_Problem to work on_. The lines from the start of the data through the line with "Una vista aérea" are to be returned verbatim; all later lines are to be omitted.

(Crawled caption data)
- - - - -
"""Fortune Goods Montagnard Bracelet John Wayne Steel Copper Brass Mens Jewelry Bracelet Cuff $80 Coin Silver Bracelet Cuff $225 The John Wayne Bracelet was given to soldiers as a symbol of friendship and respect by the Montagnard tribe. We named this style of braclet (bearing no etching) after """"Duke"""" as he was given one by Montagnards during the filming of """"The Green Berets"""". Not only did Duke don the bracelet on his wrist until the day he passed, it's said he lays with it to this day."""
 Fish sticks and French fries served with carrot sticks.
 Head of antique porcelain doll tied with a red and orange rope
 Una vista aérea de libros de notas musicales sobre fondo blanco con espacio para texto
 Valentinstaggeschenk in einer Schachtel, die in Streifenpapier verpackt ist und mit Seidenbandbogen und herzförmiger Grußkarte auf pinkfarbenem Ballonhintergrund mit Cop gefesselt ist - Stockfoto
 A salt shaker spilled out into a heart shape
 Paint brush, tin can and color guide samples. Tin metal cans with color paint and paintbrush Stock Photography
- - - - -
_Result for this exercise_.
"""Fortune Goods Montagnard Bracelet John Wayne Steel Copper Brass Mens Jewelry Bracelet Cuff $80 Coin Silver Bracelet Cuff $225 The John Wayne Bracelet was given to soldiers as a symbol of friendship and respect by the Montagnard tribe. We named this style of braclet (bearing no etching) after """"Duke"""" as he was given one by Montagnards during the filming of """"The Green Berets"""". Not only did Duke don the bracelet on his wrist until the day he passed, it's said he lays with it to this day."""
 Fish sticks and French fries served with carrot sticks.
 Head of antique porcelain doll tied with a red and orange rope
 Una vista aérea de libros de notas musicales sobre fondo blanco con espacio para texto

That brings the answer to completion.